To release a dissipative logical system from gradual death requires the importation of structure from outside. The system can no longer be informationally isolated. It must be moved to a state that is not on either its forward (future) or any of its possible backward (past) trajectories, in other words, it must be "surprised" by the importation of new information--new structure.
The structure that is imported must come from some external system, which is most easily imaged as another logical system. One can then depict the original system and the external system together, as one, larger, isolated system. Inasmuch as the newly imported structure is predictable from the external system but not from the original one, the total information required to specify the joint system is not increased by the importation: the imported structure is totally redundant. In the course of being "surprised", the original system has added to its own structure, but the larger world in which it is included has not gained structure; more probably, it has lost total structure.

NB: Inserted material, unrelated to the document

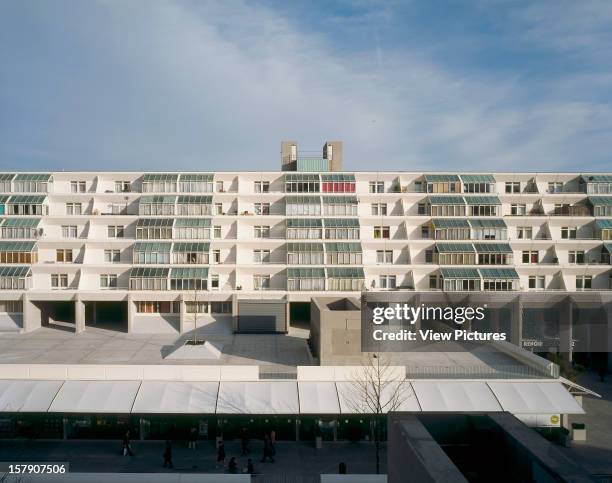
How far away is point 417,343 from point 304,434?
1503 centimetres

There is a close formal analogy between being surprised and the process of eating. The organism imports structured materials which it uses to maintain the structural stability of its own body, and returns less-structured materials to the world through excretion. The overall structure of the world is reduced, though that of the organism is maintained. The importation of surprise will be a fundamental element in our discussion of teaching, training, and learning, where we will deal with concepts of how surprise is imported and incorporated.

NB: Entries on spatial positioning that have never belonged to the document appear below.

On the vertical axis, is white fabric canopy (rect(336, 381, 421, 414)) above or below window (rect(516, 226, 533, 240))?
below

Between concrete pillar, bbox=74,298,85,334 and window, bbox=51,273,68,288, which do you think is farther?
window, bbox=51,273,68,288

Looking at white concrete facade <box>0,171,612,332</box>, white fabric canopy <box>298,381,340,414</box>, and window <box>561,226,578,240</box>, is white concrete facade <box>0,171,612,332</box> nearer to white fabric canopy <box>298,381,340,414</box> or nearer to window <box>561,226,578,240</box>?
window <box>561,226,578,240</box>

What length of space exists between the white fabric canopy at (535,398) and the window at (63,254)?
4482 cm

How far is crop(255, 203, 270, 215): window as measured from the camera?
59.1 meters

Fractal Growth Structures: the Cognitive Snowflake
The "Cognitive Snowflake" is a fundamental concept in our view of cognition. It is a fractal structure that describes the knowledge held by a cognitive system; but more importantly, it describes how that knowledge is interpreted.

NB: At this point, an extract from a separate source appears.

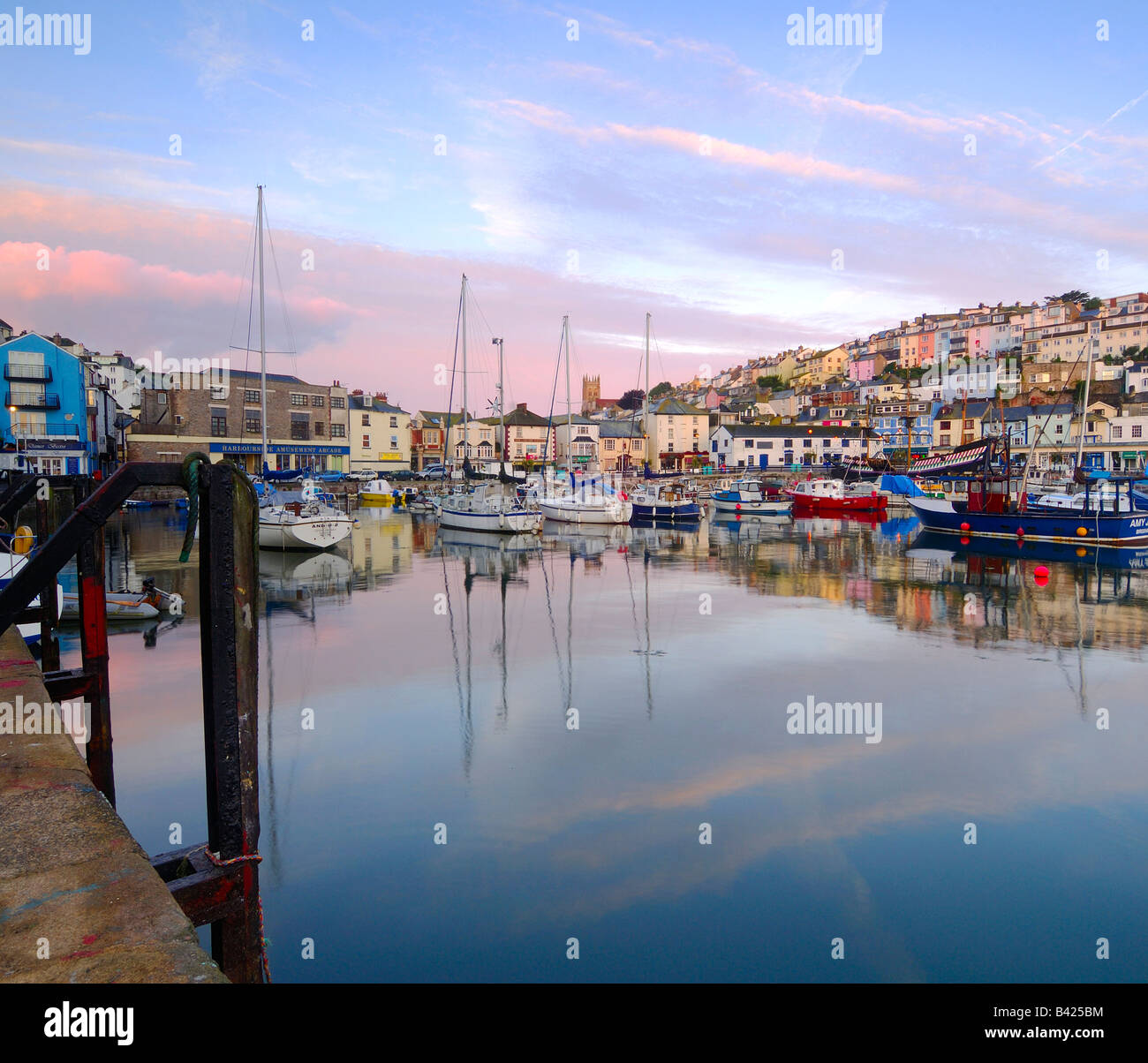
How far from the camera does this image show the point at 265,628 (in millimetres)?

The basis for the cognitive snowflake is surprise. Surprise is necessary if a semi-chaotic dissipative system is to avoid death. The system imports structure from outside, but that structure cannot be predictable from the system state. It can connect with any part of the pre-existing system structure.
We will demonstrate a trivially simplified analogy to the Cognitive Snowflake. Symbolize the pre-existing structure of the system as a set of dots connected in a space of N dimensions; a surprise consists of adding another dot or structure of dots to some part of the structure. The added dot or structure is asserted to come from an arbitrary point, to move in a random walk, and to stick to the pre-existing structure wherever it first touches. This growth procedure has been well studied under the name "diffusive growth" (e.g. Witten & Cates, 1986, Sander, 1987). The result of such a procedure is a spindly branching structure we call a "fractal snowflake" (Fig. 12)
The fractal snowflake has several properties that are not immediately obvious:
The fractal snowflakes discussed by Whitten and Cates (1986) and by Sander (1987) have as their elements unitary points, which move in some space until they accidentally meet the growing snowflake, and then stick rigidly, or in some cases until they meet one another to form small snowflakes, which may eventually find and bind to the main one. As a first approximation, we identify the growing arms of the snowflake as the structure of understanding that the system has on a particular topic or performance area. Successive branchings represent differentiation of the topic area into discrete categories, which relate to each other as elements of a main topic. As new information comes in (as a surprise), it creates an extension or a branch related to information already known. If it did not, it would merely confirm what was already known, and would not help in maintaining the structure of the system's knowledge.
As a model of the structure of knowledge, this point-element, rigidly connected snowflake is pretty poor. It asserts that knowledge is a strictly tree-structured hierarchy, that there is no forgetting, and that knowledge from one topic area is never related to knowledge from another. All of these limitations will be removed below, after we consider the maintenance of structure in a replicating environment.